Stock picking in small caps – the opportunity
We are seeing an opportunity to supply capital to quality companies in this segment we know well and we’ve been watching closely as they’ve been caught up in the sell off.
Companies including Aroa Biosurgery, a regenerative soft tissue repair bio tech company, Antisense, a Phase 2 drug developer in muscular dystrophy, and Prophecy, a cyber and call centre provider. These are names we’ve recently added to our portfolios as we look for to capitalise on the small caps opportunity.
Because our ethical process naturally tilts our portfolios towards healthcare and technology companies – away from materials and industries like fossil fuels and miners outside of renewable energy – we have built strong relationships with the management teams and among companies in the smaller and micro-capitalised end of the market.
We’ve been actively talking to 60 or more companies and management teams caught up in the sell off. As interest rates peak in this cycle, we believe the opportunity will continue to improve as investors return to this segment of the market.
Rising interest rates in the last year and a half from almost zero to the 4.25% cash rate the Reserve Bank of Australia raised to in November has led to an unusual period of small cap versus large cap performance.

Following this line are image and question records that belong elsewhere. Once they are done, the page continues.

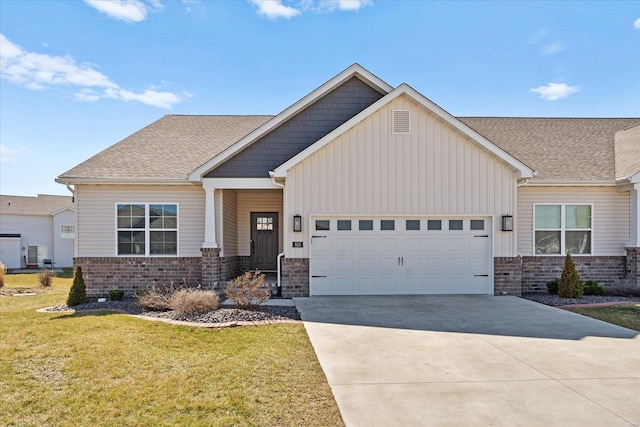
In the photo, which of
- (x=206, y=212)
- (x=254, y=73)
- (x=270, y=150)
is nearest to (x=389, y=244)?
(x=270, y=150)

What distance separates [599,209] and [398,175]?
696cm

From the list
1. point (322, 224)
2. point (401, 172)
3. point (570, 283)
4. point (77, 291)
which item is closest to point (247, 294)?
point (322, 224)

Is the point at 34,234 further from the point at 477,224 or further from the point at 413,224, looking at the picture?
the point at 477,224

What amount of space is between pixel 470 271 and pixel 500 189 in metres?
2.57

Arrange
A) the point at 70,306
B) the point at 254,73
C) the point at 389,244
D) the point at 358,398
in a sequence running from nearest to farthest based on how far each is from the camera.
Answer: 1. the point at 358,398
2. the point at 70,306
3. the point at 389,244
4. the point at 254,73

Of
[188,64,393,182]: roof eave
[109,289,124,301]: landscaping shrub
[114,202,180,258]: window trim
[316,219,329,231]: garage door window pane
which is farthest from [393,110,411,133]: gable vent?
[109,289,124,301]: landscaping shrub

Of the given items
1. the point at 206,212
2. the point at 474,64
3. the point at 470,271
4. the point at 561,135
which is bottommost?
the point at 470,271

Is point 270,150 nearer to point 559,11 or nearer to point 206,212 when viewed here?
point 206,212

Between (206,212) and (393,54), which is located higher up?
(393,54)

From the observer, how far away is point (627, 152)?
48.2 ft

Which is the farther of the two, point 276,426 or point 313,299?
point 313,299

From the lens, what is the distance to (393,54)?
15766mm

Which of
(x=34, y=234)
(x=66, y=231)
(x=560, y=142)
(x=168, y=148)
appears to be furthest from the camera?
(x=66, y=231)

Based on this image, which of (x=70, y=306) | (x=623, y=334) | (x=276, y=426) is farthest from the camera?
(x=70, y=306)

It’s the most consecutive quarters where we’ve seen large caps outperform small caps in the last 20 years.
Source: Factset 18 October 2023
When interest rates and asset yields go up the way they have over the last 18 months, risk assets like equities are prone to sell offs.

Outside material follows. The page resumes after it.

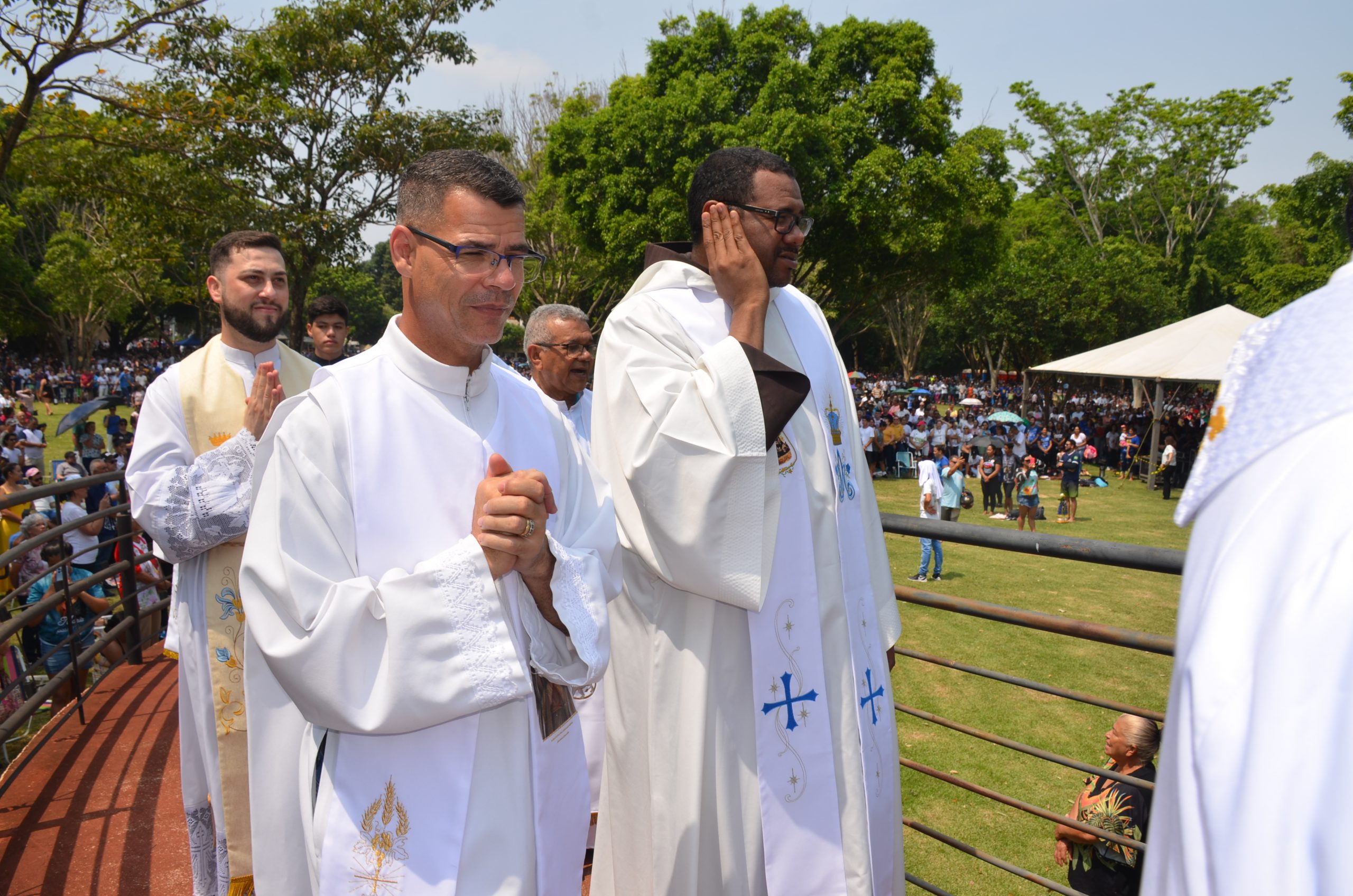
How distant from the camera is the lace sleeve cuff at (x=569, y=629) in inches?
75.2

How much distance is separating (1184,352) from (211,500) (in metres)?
22.2

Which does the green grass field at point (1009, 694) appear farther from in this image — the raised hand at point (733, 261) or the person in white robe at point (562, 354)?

The Australian equities market as a whole has sold off, finishing the September quarter of the calendar year lower than where it started in January.

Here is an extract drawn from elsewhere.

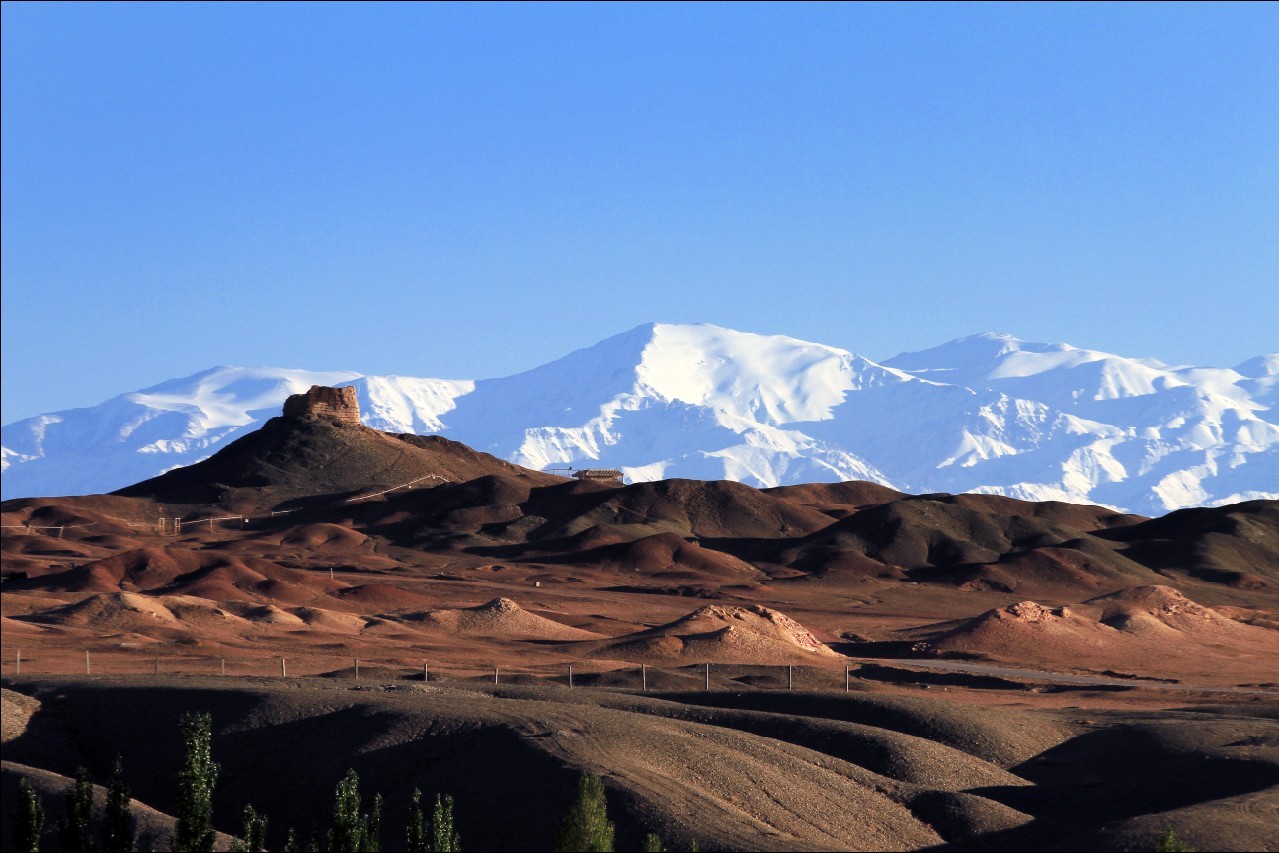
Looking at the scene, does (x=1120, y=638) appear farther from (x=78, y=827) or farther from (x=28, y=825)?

Source: Factset 18 October 2023
In small caps, the sell off has been even more pronounced. Not only has liquidity impacted small cap names, long duration assets and companies without present cashflows – many tech and early stage healthcare and biotech companies fit this description – have seen downward pressure on their public market valuations.
We believe this scenario presents an opportunity, particularly as we believe the rationale for investing in small companies hasn't changed.
These companies offer superior growth over the wider market. The combination of two years of underperformance and an interest rate cycle that looks be nearing its peak is a promising backdrop.
We’re starting to see signs bargain hunters are coming into this part of the share market looking to acquire companies cheaply. This is an indication to us the market cycle could be reaching a turning point.
Private Equity bids for companies including software company Limeade, Australian Broadband’s acquisition of Symbio, and the Japanese conglomerate Kierin’s takeover of vitamin company Blackmores are examples of a recent spate of mergers and acquisitions.
We expect there to be continuing corporate and private equity interest in small and micro-cap companies with valuations at these levels.
More liquidity coming back to this end of the market, whether it be from dedicated small and microcap managers, all cap managers beginning to look at smaller companies again, private equity or strategic buyers, could provide a positive backdrop for investors with small caps expertise.